Given instruction a =
Return verbatim everything in the records from the line containing "Is point (29, 180)" down to the end of the records, omitting the pictures.

Under cross-examination by Bob Kirchner, officer Davis admitted that he had been instructed during police briefing to stop individuals, obtain their information, check for warrants, and enter the incident into a database. Davis said this was a “customary practice,” he had the right to stop “anyone” in the North district, and this was not based on color or nationality. Kirchner questioned Davis why he did not write anything about trespassing in his police report. Davis admitted that he never told Chesley he was trespassing and that he stopped Chesley because, “I wanted to know why he was in the park.” When Kirchner attempted to ask Davis whether the police were maintaining a database on African American youth, Judge John R. Kennedy, who denied the wide majority of Kirchner’s motions, refused this line of inquiry.

Witnesses would later testify that the gym was open until 11 p.m. and that there were people coming and going from playing basketball. They described approximately 50-60 youth inside the gym. It was one of the first warm nights of spring and there were 15-20 kids in the park that night in front of the library, on benches, and on the outdoor basketball court. Kirchner pressed Davis as to why he selectively stopped Chesley. The question went unanswered. How were youth expected to leave the gymnasium if all of the surrounding park area was closed at dusk?

Listed records =
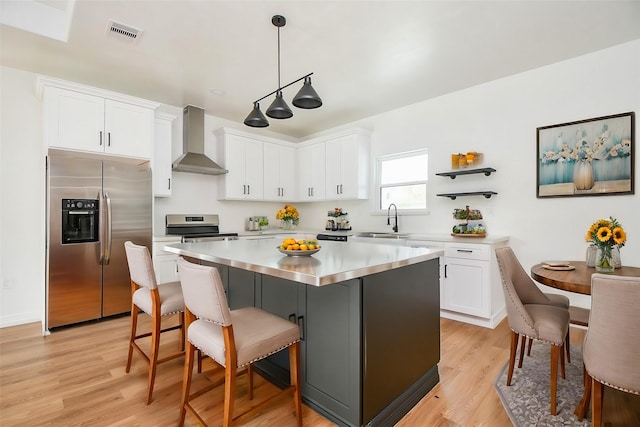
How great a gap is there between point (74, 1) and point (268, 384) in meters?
3.24

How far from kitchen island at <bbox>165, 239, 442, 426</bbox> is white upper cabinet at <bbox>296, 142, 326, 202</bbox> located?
11.1 feet

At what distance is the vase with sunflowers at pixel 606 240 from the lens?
1.93m

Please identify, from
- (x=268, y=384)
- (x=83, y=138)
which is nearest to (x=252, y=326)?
(x=268, y=384)

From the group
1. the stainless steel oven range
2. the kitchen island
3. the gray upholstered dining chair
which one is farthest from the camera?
the stainless steel oven range

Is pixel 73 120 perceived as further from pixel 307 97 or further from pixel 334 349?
pixel 334 349

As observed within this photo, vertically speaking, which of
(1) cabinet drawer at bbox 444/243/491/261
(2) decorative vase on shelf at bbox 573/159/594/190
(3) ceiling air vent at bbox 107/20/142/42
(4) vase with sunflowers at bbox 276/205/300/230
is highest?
(3) ceiling air vent at bbox 107/20/142/42

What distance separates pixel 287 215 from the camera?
18.2ft

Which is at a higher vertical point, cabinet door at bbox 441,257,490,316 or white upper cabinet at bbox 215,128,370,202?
white upper cabinet at bbox 215,128,370,202

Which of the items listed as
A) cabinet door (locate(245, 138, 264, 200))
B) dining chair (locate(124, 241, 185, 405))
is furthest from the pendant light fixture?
cabinet door (locate(245, 138, 264, 200))

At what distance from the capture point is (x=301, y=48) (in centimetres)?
296

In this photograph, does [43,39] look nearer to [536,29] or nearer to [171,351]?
[171,351]

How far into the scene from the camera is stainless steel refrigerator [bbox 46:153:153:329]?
3.15 meters

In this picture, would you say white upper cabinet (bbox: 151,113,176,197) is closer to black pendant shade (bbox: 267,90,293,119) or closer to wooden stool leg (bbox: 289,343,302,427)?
black pendant shade (bbox: 267,90,293,119)

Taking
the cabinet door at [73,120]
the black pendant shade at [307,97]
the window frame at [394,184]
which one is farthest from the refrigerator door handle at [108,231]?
the window frame at [394,184]
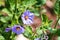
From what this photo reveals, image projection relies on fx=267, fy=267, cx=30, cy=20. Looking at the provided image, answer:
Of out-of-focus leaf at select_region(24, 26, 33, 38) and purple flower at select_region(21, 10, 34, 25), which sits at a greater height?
purple flower at select_region(21, 10, 34, 25)

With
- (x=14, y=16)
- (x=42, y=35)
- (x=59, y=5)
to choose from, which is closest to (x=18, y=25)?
(x=14, y=16)

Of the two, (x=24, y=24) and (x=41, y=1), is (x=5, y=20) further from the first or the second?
(x=41, y=1)

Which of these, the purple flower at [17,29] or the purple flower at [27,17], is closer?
the purple flower at [17,29]

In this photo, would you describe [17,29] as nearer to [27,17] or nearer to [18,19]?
[18,19]

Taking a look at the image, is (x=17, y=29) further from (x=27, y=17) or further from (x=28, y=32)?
(x=27, y=17)

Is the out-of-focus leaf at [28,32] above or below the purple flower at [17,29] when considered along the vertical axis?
below

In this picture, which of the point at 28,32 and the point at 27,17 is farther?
the point at 27,17

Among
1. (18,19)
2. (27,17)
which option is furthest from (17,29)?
(27,17)

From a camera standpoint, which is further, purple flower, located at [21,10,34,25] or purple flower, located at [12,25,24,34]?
purple flower, located at [21,10,34,25]

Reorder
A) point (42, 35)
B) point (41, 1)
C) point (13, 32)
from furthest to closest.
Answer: point (41, 1), point (13, 32), point (42, 35)

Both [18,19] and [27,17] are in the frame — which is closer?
[18,19]

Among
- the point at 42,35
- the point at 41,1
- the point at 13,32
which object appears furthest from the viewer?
the point at 41,1
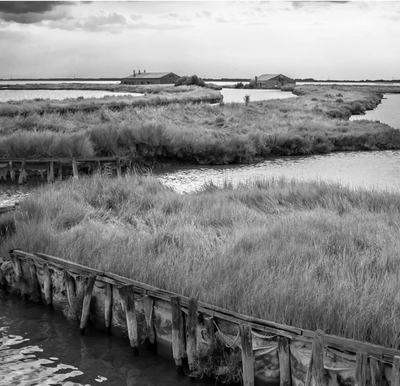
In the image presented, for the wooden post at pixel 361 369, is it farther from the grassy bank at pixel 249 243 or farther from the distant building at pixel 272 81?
the distant building at pixel 272 81

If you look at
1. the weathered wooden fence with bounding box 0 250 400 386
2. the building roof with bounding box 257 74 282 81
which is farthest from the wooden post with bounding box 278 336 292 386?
the building roof with bounding box 257 74 282 81

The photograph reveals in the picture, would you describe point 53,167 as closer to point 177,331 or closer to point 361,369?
point 177,331

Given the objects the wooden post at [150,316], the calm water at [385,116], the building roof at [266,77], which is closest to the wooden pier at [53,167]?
the wooden post at [150,316]

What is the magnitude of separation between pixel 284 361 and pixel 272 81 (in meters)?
184

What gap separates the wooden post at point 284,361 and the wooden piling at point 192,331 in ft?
4.36

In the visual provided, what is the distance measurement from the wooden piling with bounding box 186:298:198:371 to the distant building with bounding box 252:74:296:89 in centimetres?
17106

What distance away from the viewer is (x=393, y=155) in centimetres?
3581

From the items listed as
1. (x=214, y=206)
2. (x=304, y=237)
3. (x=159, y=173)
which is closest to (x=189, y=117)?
(x=159, y=173)

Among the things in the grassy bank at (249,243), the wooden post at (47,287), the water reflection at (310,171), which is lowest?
the water reflection at (310,171)

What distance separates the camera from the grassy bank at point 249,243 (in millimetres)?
7805

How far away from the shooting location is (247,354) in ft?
23.4

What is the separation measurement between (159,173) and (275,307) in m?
22.1

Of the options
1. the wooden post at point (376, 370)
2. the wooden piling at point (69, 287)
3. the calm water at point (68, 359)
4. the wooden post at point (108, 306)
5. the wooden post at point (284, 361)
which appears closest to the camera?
the wooden post at point (376, 370)

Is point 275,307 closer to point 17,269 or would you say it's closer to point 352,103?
point 17,269
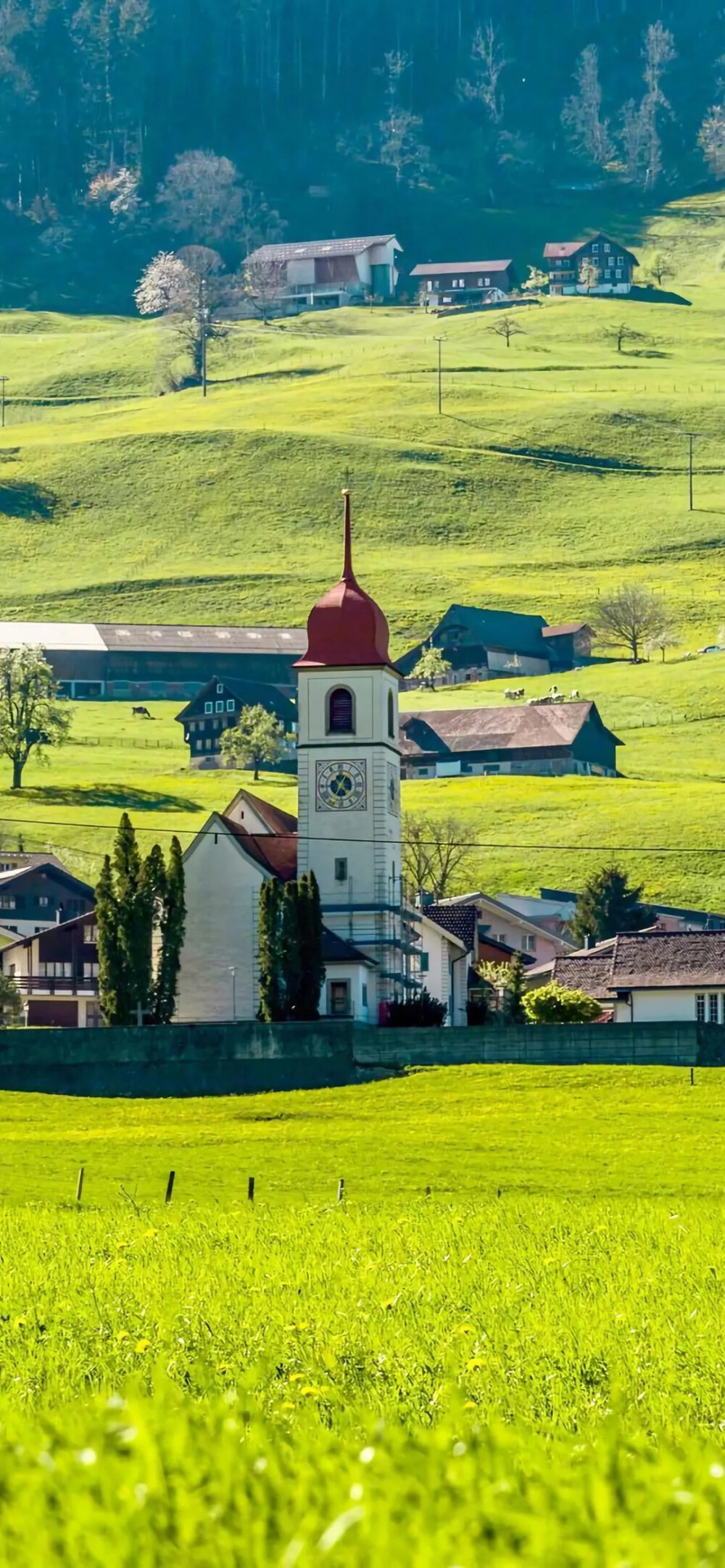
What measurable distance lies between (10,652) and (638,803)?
182 ft

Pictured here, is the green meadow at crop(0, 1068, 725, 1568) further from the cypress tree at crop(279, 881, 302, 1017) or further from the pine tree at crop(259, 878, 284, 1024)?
the cypress tree at crop(279, 881, 302, 1017)

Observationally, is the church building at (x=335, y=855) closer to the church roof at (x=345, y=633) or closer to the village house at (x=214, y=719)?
the church roof at (x=345, y=633)

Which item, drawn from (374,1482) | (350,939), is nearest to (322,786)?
(350,939)

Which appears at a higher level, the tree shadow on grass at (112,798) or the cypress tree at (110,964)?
the tree shadow on grass at (112,798)

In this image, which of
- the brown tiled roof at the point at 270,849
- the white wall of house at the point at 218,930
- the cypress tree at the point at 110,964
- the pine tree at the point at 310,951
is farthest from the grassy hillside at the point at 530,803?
the cypress tree at the point at 110,964

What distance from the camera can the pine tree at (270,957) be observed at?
80000 mm

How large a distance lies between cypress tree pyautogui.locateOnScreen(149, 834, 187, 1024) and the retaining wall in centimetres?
964

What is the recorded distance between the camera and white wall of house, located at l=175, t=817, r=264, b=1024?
9119 cm

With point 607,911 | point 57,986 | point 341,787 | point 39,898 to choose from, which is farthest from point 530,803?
point 341,787

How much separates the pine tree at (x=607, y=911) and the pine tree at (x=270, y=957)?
39043 mm

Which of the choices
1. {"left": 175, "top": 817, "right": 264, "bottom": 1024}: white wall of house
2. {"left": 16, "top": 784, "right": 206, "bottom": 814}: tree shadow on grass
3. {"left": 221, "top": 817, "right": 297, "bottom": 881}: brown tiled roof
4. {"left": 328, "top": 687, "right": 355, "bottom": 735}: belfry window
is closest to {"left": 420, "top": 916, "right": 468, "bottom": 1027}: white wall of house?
{"left": 221, "top": 817, "right": 297, "bottom": 881}: brown tiled roof

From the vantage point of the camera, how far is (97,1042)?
69250 mm

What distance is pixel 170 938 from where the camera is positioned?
79.9 m

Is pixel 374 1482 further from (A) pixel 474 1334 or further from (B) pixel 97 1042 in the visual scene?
(B) pixel 97 1042
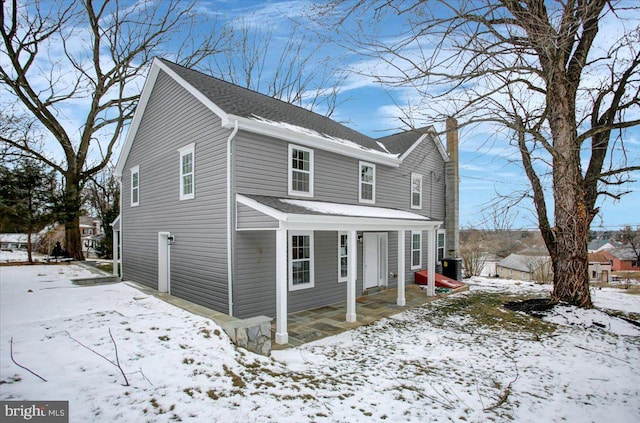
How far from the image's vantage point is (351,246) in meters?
7.47

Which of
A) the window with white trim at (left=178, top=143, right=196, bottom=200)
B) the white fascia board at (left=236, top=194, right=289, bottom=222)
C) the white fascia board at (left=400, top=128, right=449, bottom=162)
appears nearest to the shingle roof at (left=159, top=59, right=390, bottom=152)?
the window with white trim at (left=178, top=143, right=196, bottom=200)

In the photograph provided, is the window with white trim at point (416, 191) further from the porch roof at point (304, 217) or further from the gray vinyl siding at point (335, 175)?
the porch roof at point (304, 217)

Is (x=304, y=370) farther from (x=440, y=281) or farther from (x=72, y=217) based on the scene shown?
(x=72, y=217)

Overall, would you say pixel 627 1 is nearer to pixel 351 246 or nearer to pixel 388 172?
pixel 351 246

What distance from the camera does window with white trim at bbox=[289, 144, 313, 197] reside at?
329 inches

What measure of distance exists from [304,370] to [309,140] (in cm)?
564

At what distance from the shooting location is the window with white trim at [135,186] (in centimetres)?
1145

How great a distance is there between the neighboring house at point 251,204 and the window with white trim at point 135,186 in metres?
0.07

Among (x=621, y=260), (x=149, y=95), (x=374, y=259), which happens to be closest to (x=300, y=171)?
(x=374, y=259)

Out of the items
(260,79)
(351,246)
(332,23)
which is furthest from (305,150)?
(260,79)

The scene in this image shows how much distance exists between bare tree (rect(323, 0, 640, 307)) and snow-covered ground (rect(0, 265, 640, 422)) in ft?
9.94

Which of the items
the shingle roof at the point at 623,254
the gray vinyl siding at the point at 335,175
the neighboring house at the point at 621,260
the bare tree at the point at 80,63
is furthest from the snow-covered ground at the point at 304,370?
the neighboring house at the point at 621,260

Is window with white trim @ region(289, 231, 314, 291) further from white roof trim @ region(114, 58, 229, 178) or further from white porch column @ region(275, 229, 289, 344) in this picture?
white roof trim @ region(114, 58, 229, 178)

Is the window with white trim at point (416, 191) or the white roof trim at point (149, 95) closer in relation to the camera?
the white roof trim at point (149, 95)
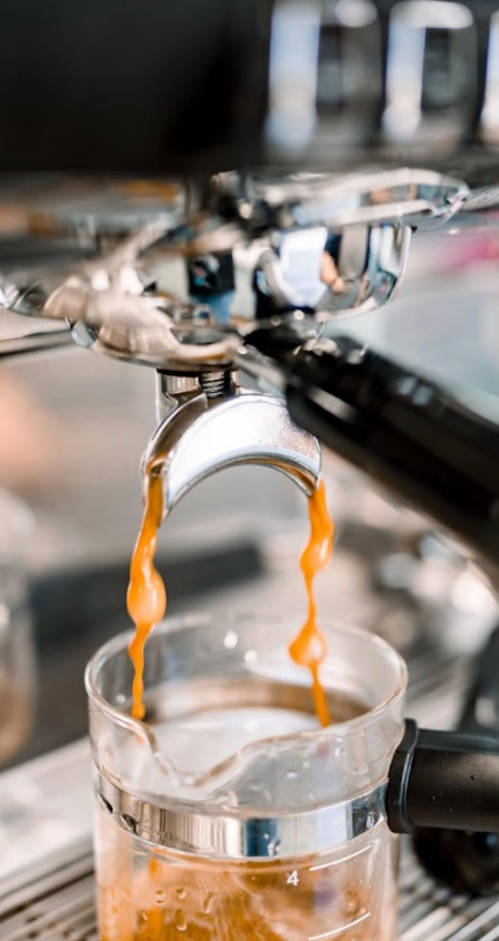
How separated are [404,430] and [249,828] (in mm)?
149

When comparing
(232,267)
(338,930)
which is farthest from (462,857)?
(232,267)

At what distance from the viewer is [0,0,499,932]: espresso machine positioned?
0.85 feet

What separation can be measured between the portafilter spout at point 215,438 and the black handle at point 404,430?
0.07 ft

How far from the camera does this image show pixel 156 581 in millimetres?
402

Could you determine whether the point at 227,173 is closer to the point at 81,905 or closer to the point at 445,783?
the point at 445,783

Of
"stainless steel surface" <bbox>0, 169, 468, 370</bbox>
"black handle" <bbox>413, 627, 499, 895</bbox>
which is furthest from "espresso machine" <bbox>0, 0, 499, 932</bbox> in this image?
"black handle" <bbox>413, 627, 499, 895</bbox>

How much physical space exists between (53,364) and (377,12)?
1.30 ft

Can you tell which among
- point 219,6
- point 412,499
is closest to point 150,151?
point 219,6

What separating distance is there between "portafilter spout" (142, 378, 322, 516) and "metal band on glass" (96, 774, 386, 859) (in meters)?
0.12

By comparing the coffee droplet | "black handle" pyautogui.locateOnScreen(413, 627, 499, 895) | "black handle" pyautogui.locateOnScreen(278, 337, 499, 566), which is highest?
"black handle" pyautogui.locateOnScreen(278, 337, 499, 566)

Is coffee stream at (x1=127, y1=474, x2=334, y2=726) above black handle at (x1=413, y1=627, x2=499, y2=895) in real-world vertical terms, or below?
above

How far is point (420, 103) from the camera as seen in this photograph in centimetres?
29

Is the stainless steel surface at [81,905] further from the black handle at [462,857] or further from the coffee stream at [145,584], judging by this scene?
the coffee stream at [145,584]

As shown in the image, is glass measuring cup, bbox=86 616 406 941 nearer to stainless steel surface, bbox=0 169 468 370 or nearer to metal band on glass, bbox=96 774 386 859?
metal band on glass, bbox=96 774 386 859
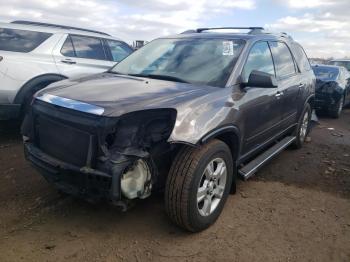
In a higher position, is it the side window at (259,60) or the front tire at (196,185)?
the side window at (259,60)

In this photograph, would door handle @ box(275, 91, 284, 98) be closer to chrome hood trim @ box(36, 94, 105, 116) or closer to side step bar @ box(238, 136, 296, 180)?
side step bar @ box(238, 136, 296, 180)

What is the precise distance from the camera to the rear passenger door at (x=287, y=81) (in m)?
4.88

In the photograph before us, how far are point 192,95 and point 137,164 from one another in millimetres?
827

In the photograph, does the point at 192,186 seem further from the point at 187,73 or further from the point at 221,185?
the point at 187,73

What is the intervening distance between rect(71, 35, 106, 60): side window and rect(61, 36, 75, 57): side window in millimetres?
78

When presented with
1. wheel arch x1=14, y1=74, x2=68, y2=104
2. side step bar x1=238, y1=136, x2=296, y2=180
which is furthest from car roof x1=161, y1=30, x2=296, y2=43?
wheel arch x1=14, y1=74, x2=68, y2=104

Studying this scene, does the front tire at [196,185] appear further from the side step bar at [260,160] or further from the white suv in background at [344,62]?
the white suv in background at [344,62]

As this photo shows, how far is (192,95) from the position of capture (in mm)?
3328

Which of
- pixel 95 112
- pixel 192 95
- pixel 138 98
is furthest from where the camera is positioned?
pixel 192 95

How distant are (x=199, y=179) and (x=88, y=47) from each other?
4.78 m

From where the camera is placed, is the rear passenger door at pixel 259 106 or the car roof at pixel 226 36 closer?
the rear passenger door at pixel 259 106

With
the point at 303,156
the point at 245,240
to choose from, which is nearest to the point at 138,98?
the point at 245,240

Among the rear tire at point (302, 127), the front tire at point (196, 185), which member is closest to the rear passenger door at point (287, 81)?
the rear tire at point (302, 127)

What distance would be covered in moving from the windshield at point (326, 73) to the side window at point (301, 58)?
437cm
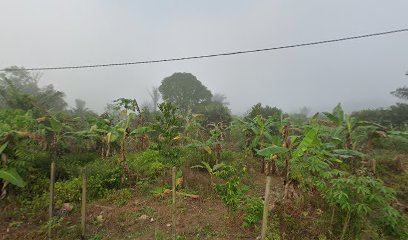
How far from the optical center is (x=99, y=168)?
626 cm

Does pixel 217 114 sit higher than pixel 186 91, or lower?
lower

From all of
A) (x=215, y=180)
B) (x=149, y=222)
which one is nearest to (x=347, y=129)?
(x=215, y=180)

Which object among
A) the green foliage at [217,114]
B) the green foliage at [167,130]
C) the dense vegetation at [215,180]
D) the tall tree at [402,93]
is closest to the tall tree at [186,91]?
the green foliage at [217,114]

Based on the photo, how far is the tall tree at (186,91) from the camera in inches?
1271

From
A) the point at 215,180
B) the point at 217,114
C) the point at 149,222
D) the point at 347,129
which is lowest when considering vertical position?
the point at 149,222

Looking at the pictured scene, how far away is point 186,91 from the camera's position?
32656mm

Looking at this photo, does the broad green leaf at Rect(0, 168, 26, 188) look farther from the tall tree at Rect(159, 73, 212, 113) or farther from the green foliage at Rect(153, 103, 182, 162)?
the tall tree at Rect(159, 73, 212, 113)

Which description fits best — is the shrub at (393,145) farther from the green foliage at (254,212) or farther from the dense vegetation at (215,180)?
the green foliage at (254,212)

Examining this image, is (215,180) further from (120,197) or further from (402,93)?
(402,93)

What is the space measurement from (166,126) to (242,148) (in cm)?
412

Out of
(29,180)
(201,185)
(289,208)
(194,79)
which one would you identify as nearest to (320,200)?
(289,208)

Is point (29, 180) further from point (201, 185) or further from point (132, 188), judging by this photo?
point (201, 185)

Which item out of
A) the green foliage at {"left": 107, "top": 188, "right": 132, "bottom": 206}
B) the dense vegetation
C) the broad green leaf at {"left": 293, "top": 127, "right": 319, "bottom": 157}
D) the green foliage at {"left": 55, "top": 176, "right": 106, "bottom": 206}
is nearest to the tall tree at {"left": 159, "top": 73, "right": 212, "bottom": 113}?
the dense vegetation

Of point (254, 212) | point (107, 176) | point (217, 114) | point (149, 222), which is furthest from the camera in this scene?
point (217, 114)
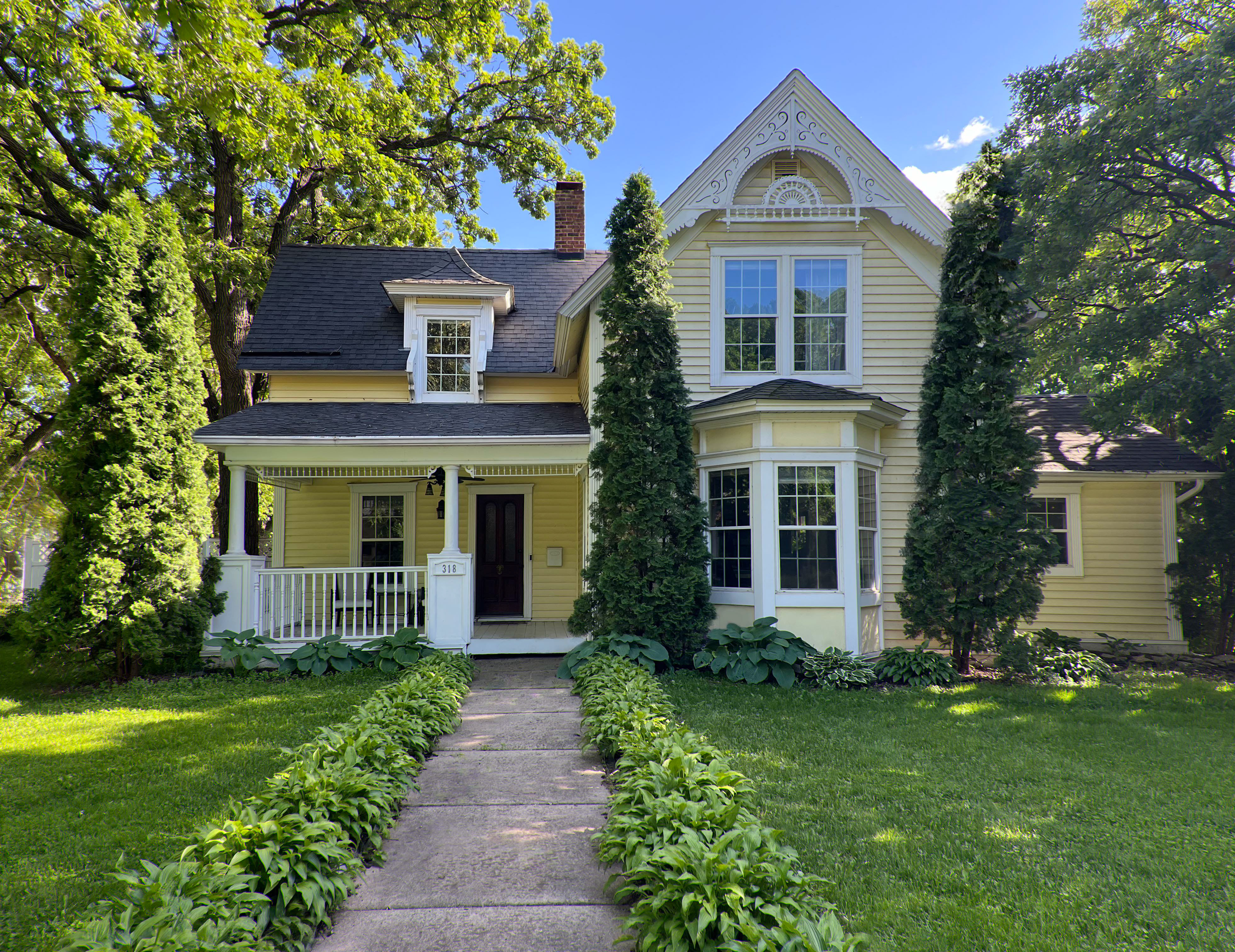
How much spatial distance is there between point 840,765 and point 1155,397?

Given instruction b =
Take the account of officer Davis's cross-examination further, starting where it stops.

Response a =
Is point (29, 180) further from point (201, 185) or further from point (132, 188), judging by this photo?
point (201, 185)

Which item out of
A) the green foliage at {"left": 107, "top": 188, "right": 132, "bottom": 206}
B) the dense vegetation
C) the broad green leaf at {"left": 293, "top": 127, "right": 319, "bottom": 157}
D) the green foliage at {"left": 55, "top": 176, "right": 106, "bottom": 206}
is nearest to the tall tree at {"left": 159, "top": 73, "right": 212, "bottom": 113}?
the dense vegetation

Of point (254, 212) | point (107, 176) | point (217, 114) | point (149, 222), which is furthest from the camera in this scene?
point (217, 114)
How much spatial distance is there between point 840,765 and point 1155,397?

Response b =
Officers Shannon Bridges and Justus Clinton, both white, followed Davis on the stand. They detailed how they drove up 5th Street in a squad car and turned onto Tremont, where they saw Chesley on the sidewalk, across the street from the park. Bridges got out of the car and asked Chesley to stop. Chesley refused to stop and continued walking. Bridges then grabbed Chesley’s right arm and put it behind his back in a move called a “chicken wing.” According to her, Chesley “squared up” and took a defensive stance. Speaking in euphemisms, she said that she “secured” Chesley on a fence, but he fought back. By that time, officer Clinton had grabbed his left arm. Next, Bridges described officer Clinton putting Chesley in a “bear hug” and “assisting” him to the ground—the middle of Tremont street approximately 10 feet away. Bridges also confirmed that, due to recent criminal and drug activity, police were instructed to check IDs on individuals who had not committed, were not committing, and were not believed to be about to commit any crimes, and enter them into a database.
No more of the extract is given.